Data for this task -
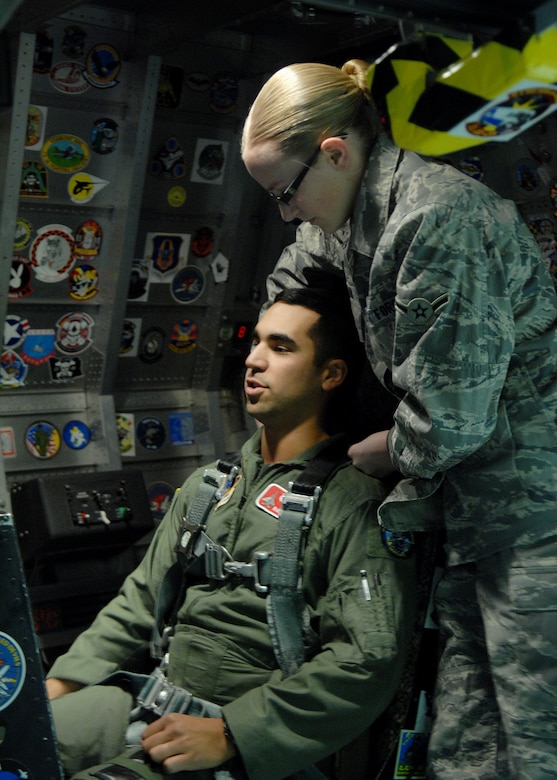 Airman Breanne Blain checks Maj. Raja Chari's G-Suit and straps him into the cockpit before beginning the human centrifuge, Jan. 14, at Holloman Air Force Base, N.M. Major Chari is assigned to the 40th Flight Test Squadron, 46th Test Wing, Air Force Material Command. He was the 30,000 student to go through the course. (U.S. Air Force photo/ Senior Airman Anthony Nelson)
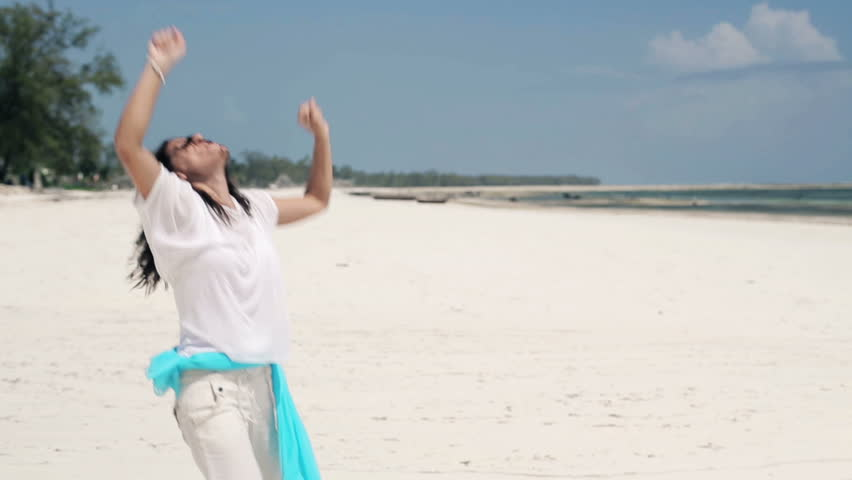 Happy young woman playing, having fun on exotic beach  | Shutterstock HD Video #5994416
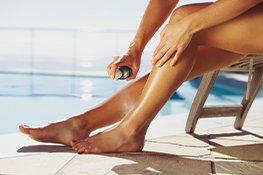 Beine mit Sonnenschutz einsprühen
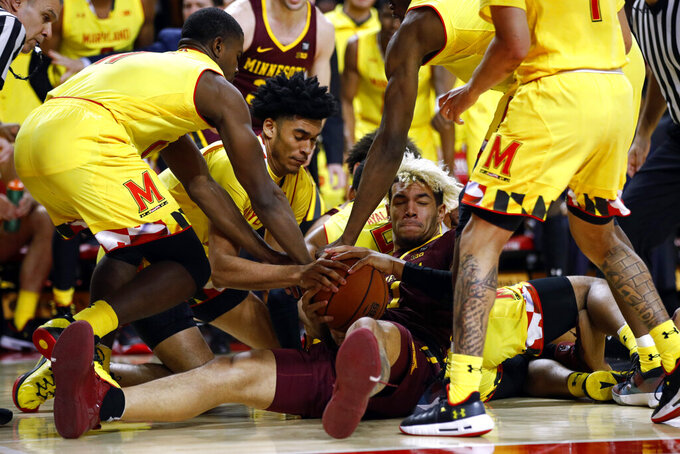 Cowan scores 21 as No. 24 Maryland beats Minnesota 69-60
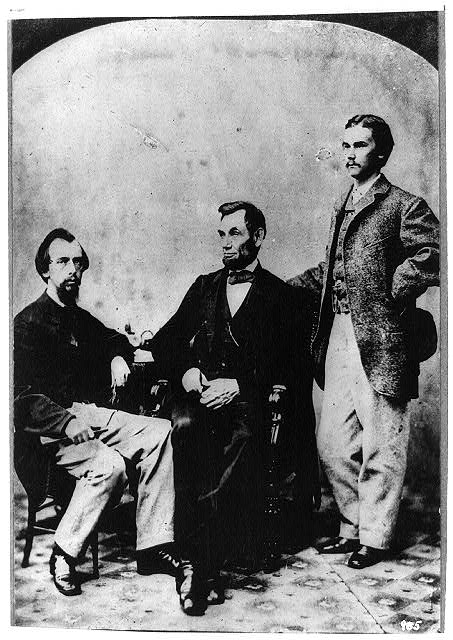 [President Abraham Lincoln seated with his secretaries John Hay and John Nicolay]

Your goal -
Every record above should be set down exactly, with the pictures left out.

Solution to this exercise -
 Airman Breanne Blain checks Maj. Raja Chari's G-Suit and straps him into the cockpit before beginning the human centrifuge, Jan. 14, at Holloman Air Force Base, N.M. Major Chari is assigned to the 40th Flight Test Squadron, 46th Test Wing, Air Force Material Command. He was the 30,000 student to go through the course. (U.S. Air Force photo/ Senior Airman Anthony Nelson)
 Happy young woman playing, having fun on exotic beach  | Shutterstock HD Video #5994416
 Beine mit Sonnenschutz einsprühen
 Cowan scores 21 as No. 24 Maryland beats Minnesota 69-60
 [President Abraham Lincoln seated with his secretaries John Hay and John Nicolay]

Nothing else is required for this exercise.